Download it. In my case filename is: NVIDIA-Linux-x86_64-410.78.run

# Change permission to run and execute it
sudo chmod +x NVIDIA-Linux-x86_64-410.78.run

# Before installation install gcc and make packages:
sudo apt install gcc
sudo apt install make

It is better to run driver installation in the text mode. For the text mode press <Ctrl>+<Alt>+<F3> and login to console.
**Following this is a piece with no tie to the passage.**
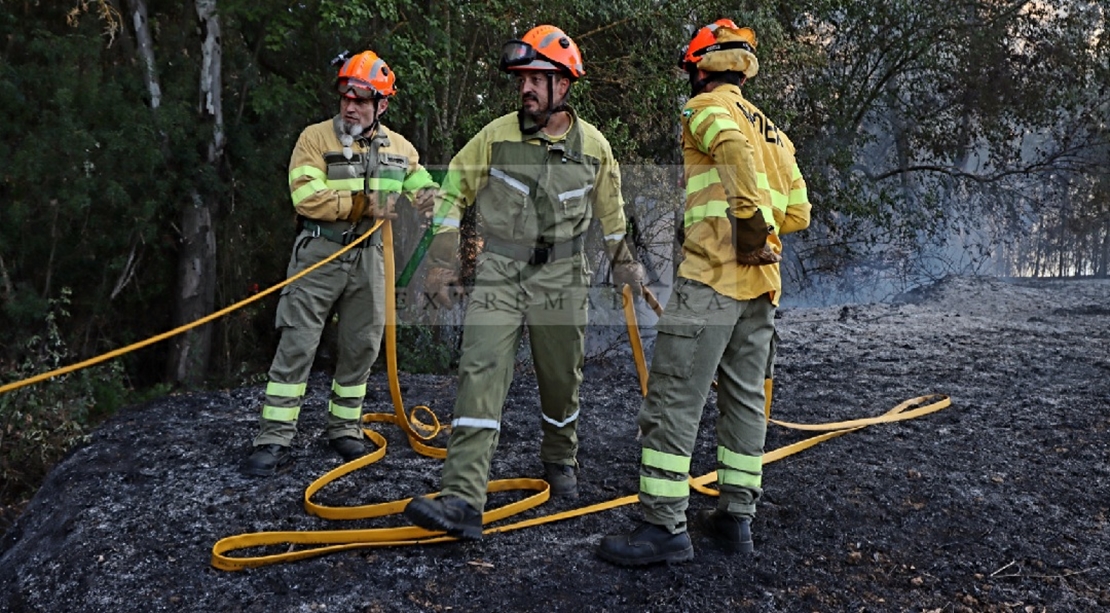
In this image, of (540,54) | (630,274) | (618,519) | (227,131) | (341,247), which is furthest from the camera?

Most likely you'll have problems with previously installed graphical driver called Nouveau.

# Remove Nouveau driver
sudo apt –purge remove xserver-xorg-video-nouveau
# Remove previously installed NVIDIA driver
sudo apt purge nvidia*

# Execute file and answer the questions during installation
sudo ./NVIDIA-Linux-x86_64-410.78.run

# Reboot Ubuntu
sudo reboot

# To check if installation is successful
nvidia-smi

You should see terminal output of Nvidia Drivers: enter image description here

# Check again
lsmod | grep nouveau  # should be zero output
lsmod | grep nvidia   # should be non-zero output

# Another check. {tab} means you should press <Tab> button on your keyboard.
cat /proc/driver/nvidia/gpus/{tab}/information

You should see correct model of your GPU: enter image description here

Installing CUDA library for all users

# Install gcc, kernel headers and development libraries
sudo apt install gcc-6 g++-6 linux-headers-$(uname -r) freeglut3-dev libxmu-dev libpcap-dev

Download CUDA toolkit from - https://developer.nvidia.com/cuda-downloads Select: Linux, x86_64, Ubuntu, 18.04, runfile (local).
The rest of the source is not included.